::: Given information
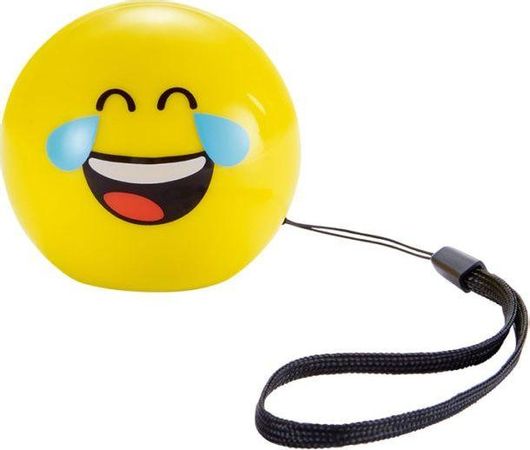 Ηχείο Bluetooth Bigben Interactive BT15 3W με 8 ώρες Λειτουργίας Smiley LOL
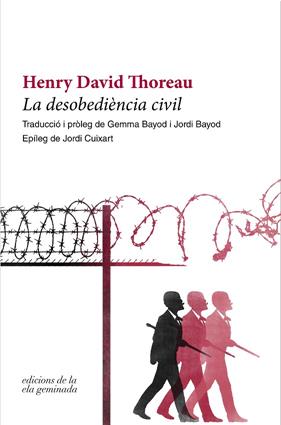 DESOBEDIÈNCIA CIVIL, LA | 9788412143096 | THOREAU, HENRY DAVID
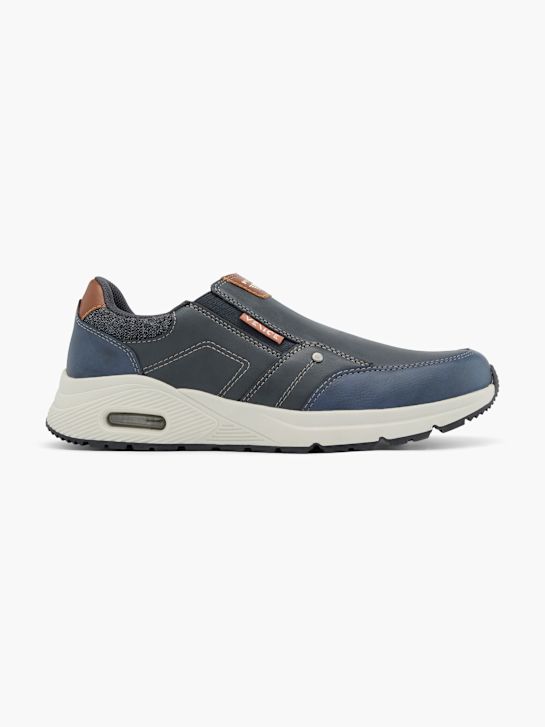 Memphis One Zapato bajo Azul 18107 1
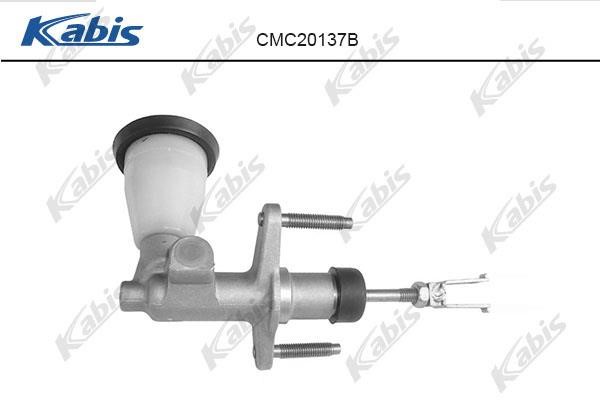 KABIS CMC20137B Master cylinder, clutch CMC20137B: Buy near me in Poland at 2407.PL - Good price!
::::::
● Task goal: Only the pictures are to be left out; all other material is to be output exactly.

● Expected answer:
 Ηχείο Bluetooth Bigben Interactive BT15 3W με 8 ώρες Λειτουργίας Smiley LOL
 DESOBEDIÈNCIA CIVIL, LA | 9788412143096 | THOREAU, HENRY DAVID
 Memphis One Zapato bajo Azul 18107 1
 KABIS CMC20137B Master cylinder, clutch CMC20137B: Buy near me in Poland at 2407.PL - Good price!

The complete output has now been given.